YOUR ASSIGNMENT
Please report how many lines in these records contain the string "vote", and give nothing besides the number.
^^^^^^^^^^^^^^^^
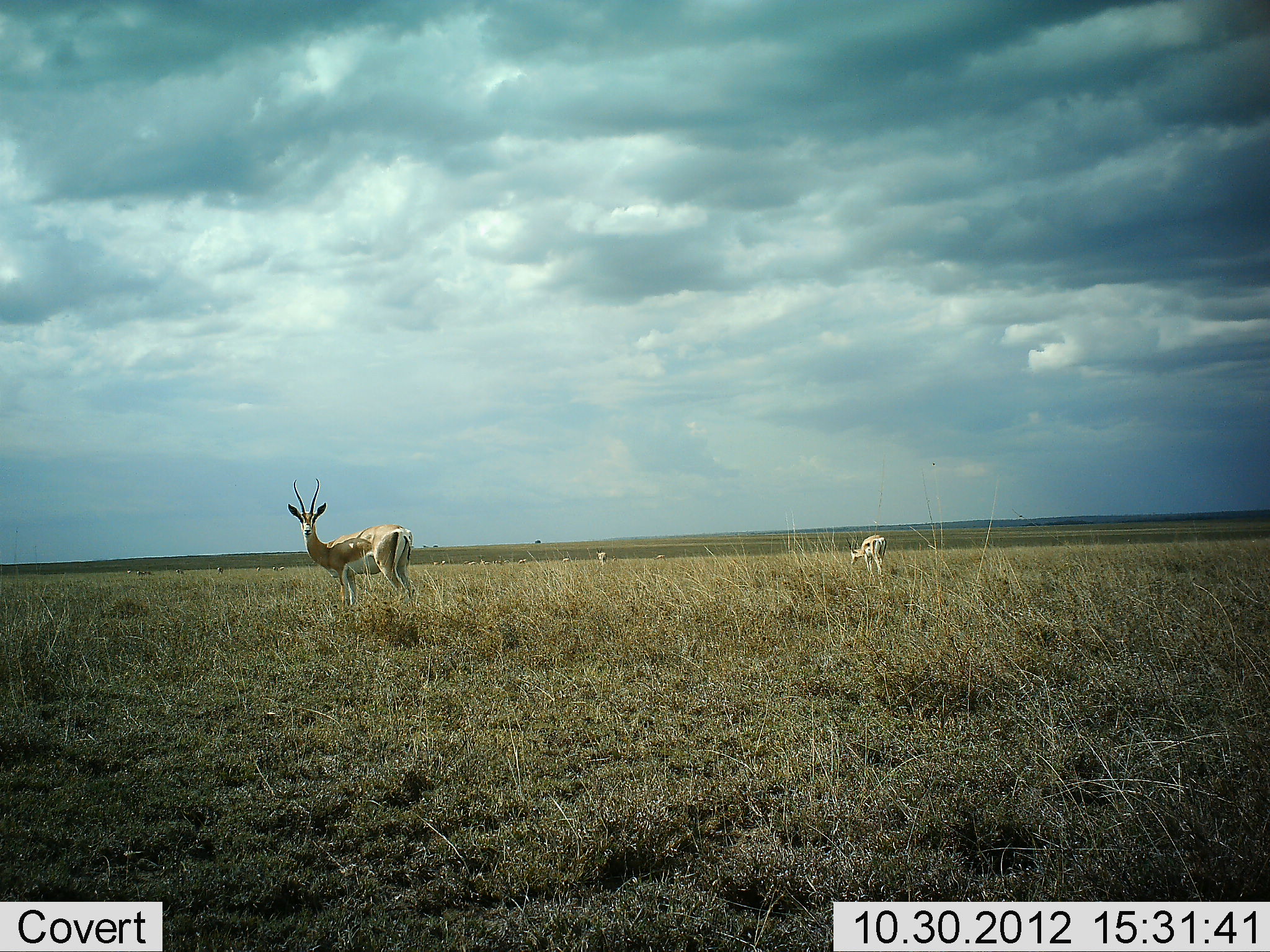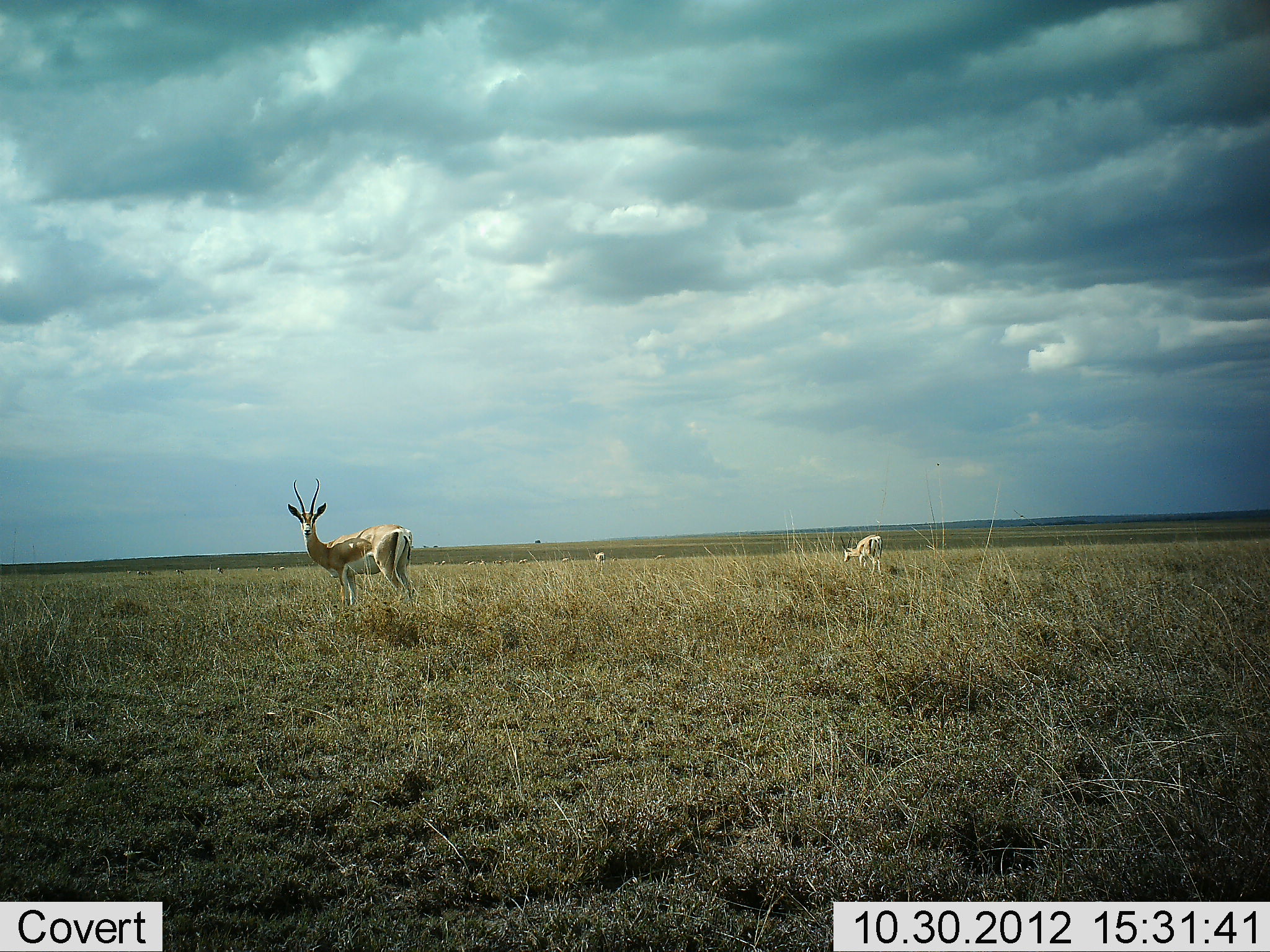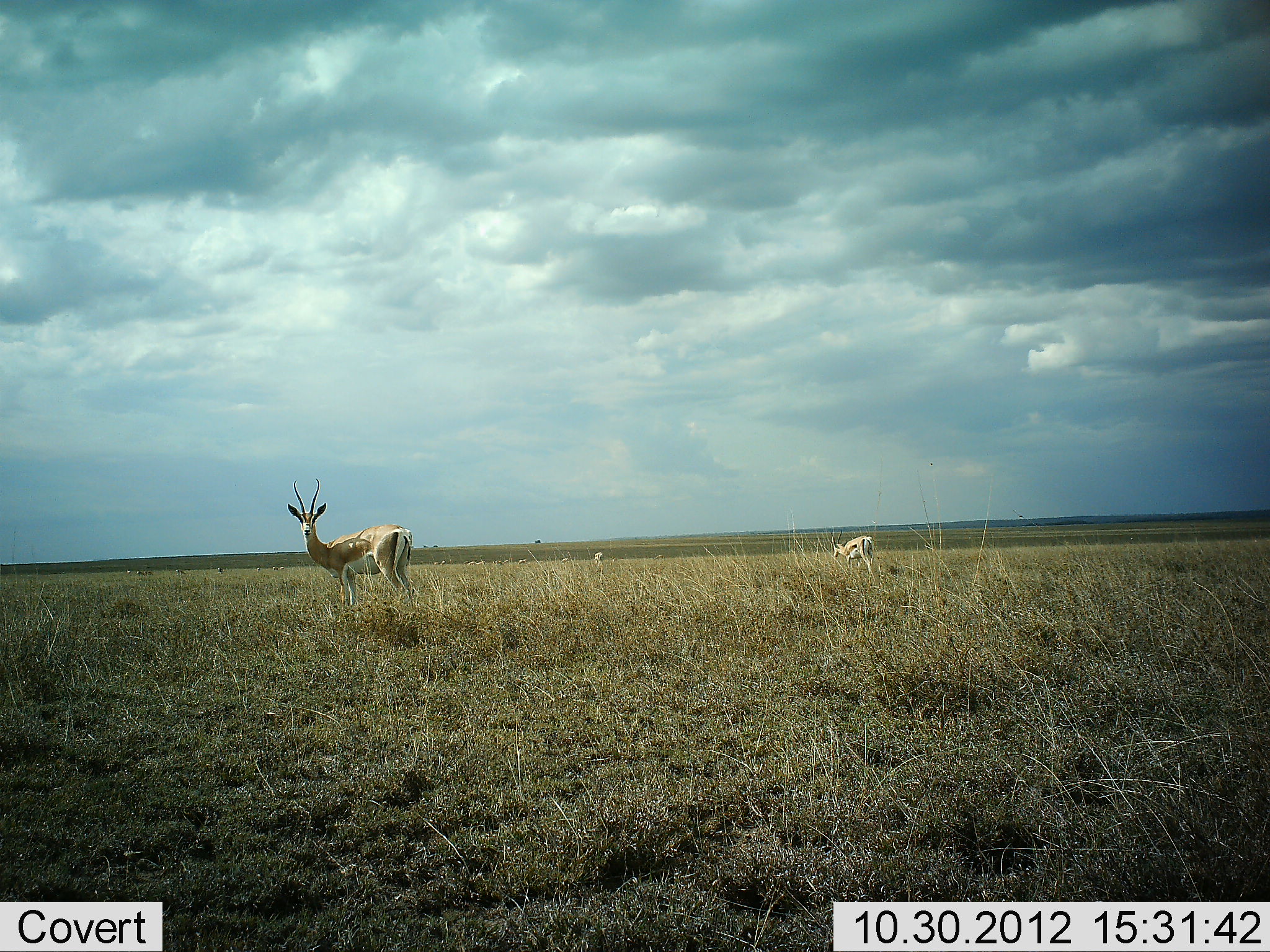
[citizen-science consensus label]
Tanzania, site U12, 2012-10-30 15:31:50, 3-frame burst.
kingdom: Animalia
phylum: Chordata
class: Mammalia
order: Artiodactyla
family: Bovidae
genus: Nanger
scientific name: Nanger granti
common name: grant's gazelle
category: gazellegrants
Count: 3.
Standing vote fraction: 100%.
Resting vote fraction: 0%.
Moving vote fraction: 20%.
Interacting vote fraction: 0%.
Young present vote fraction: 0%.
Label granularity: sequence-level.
^^^^^^^^^^^^^^^^
EXPECTED ANSWER
5